As explained in the below quoted post on StackOverflow, Elasticsearch has a limit of two billion documents.
Yes there is limit to the number of docs per shard of 2 billion, which is a hard lucene limit.
There is a maximum number of documents you can have in a single Lucene index. As of LUCENE-5843, the limit is
2,147,483,519(= Integer.MAX_VALUE - 128) documents.
You should consider scaling horizontally.
However, the Elastic official website contains a success story about Rabobank: Enhancing the Online Banking Experience with Elasticsearch mentioning a dataset of over 23 billion transactions.

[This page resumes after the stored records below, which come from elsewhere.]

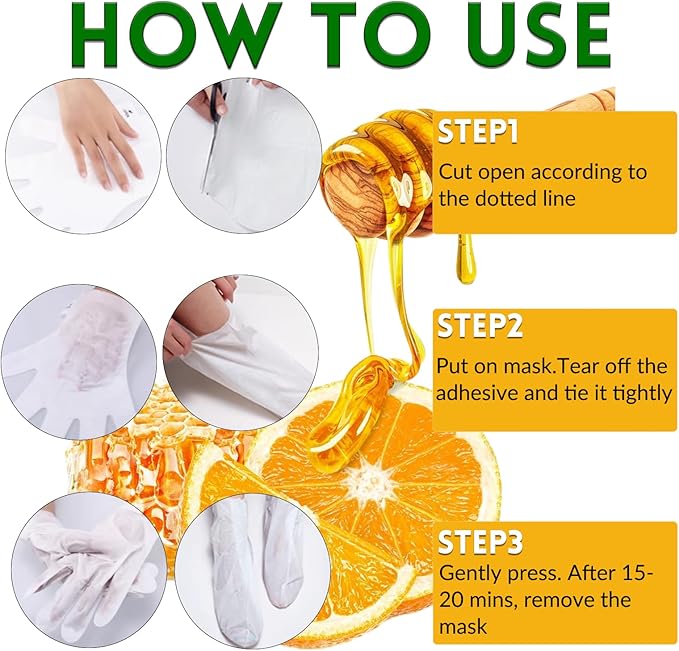 HOW TO USE

STEP1
Cut open according to the dotted line

STEP2
Put on mask.Tear off the adhesive and tie it tightly

STEP3
Gently press. After 15-20 mins, remove the mask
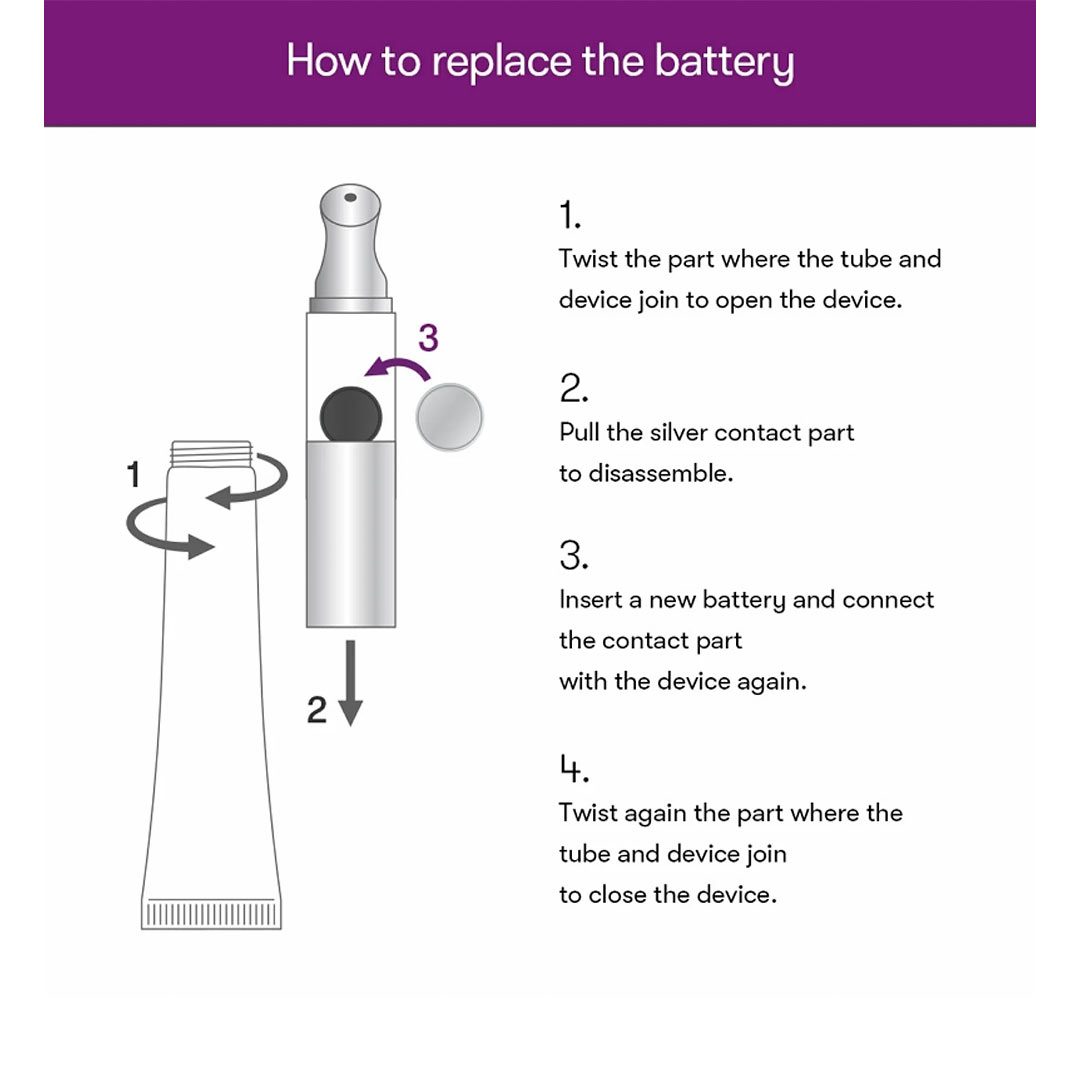 How to replace the battery

3

1

2

1.
Twist the part where the tube and device join to open the device.

2.
Pull the silver contact part to disassemble.

3.
Insert a new battery and connect the contact part with the device again.

4.
Twist again the part where the tube and device join to close the device.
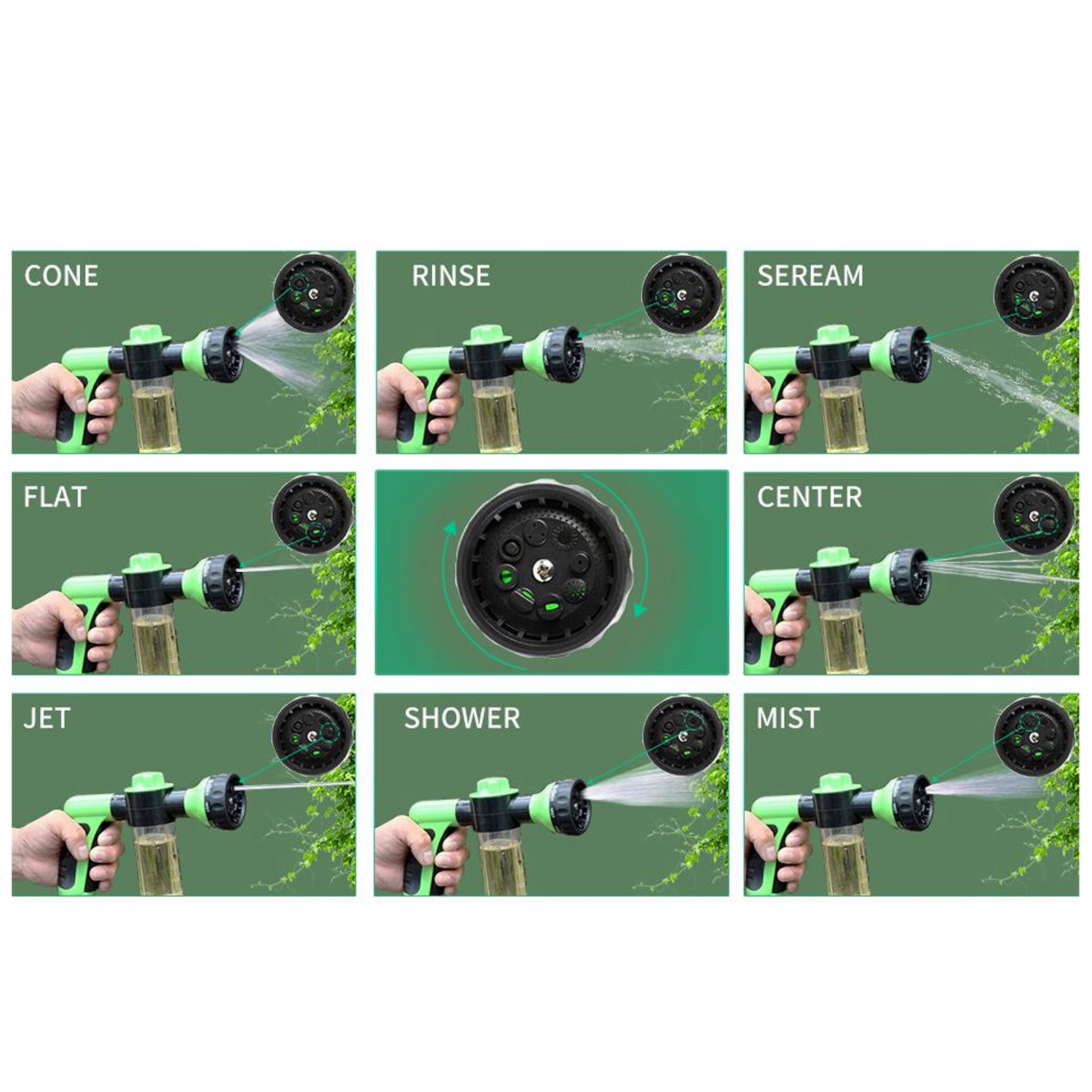 CONE

RINSE

SEREAM

FLAT

CENTER

JET

SHOWER

MIST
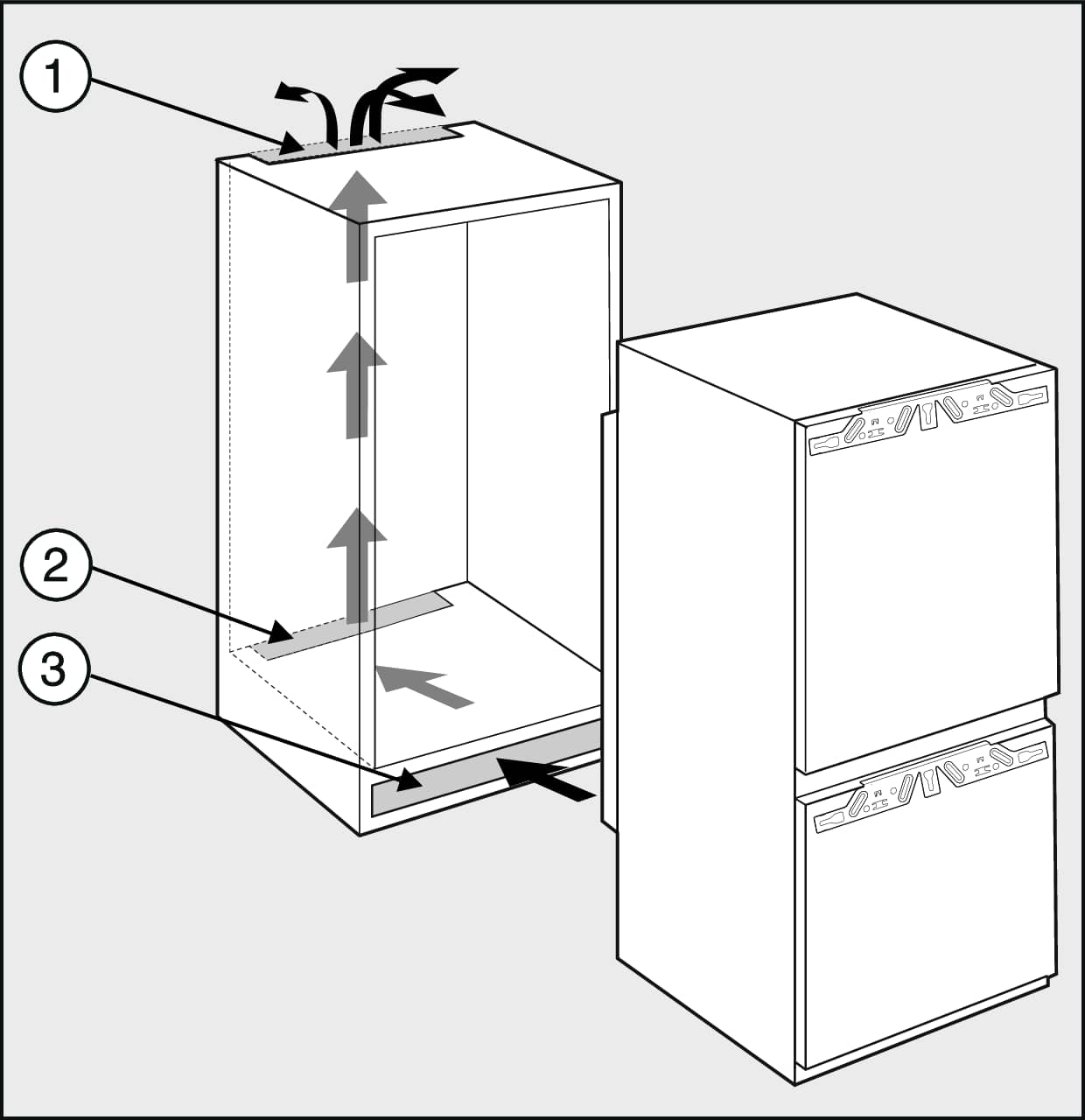 1
2
3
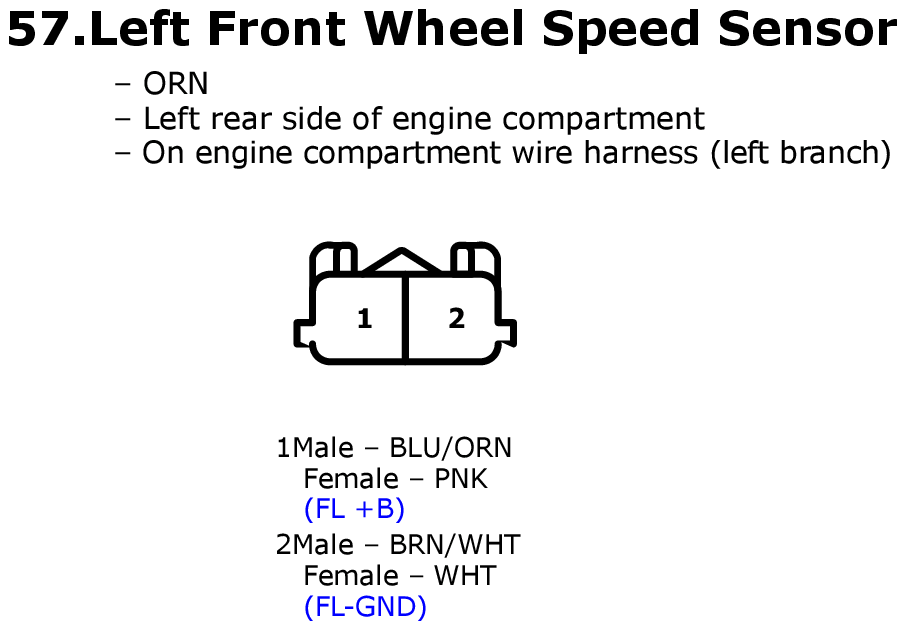 57.Left Front Wheel Speed Sensor

– ORN
– Left rear side of engine compartment
– On engine compartment wire harness (left branch)

1

2

1Male – BLU/ORN
Female – PNK
(FL +B)
2Male – BRN/WHT
Female – WHT
(FL-GND)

Not only is Rabobank searching faster than ever, they’re searching through more data than ever. With over 23 billion transactions spanning 80TB of data, Rabobank sees upwards of 200 events per second — over 10 million per day. And each query can span thousands of accounts, with corporate customers having over 5,000 accounts that they can now query at once. And being able to do all of this without adding any extra operations to their costly mainframes has helped save them millions of euros per year. Today, all front-end applications use Elasticsearch for search or for aggregating payment and saving transactions.
We are investigating the feasibility of the initiative using Elasticsearch as a secondary data source, side-by-side, synchronizing to the main SQL database. The scenario is OLTP (on-line transaction processing).
Considering the success story mentioned above, how can we overcome the two-billion limitation on the number of Elasticsearch records?
We highly appreciate any hints and suggestions.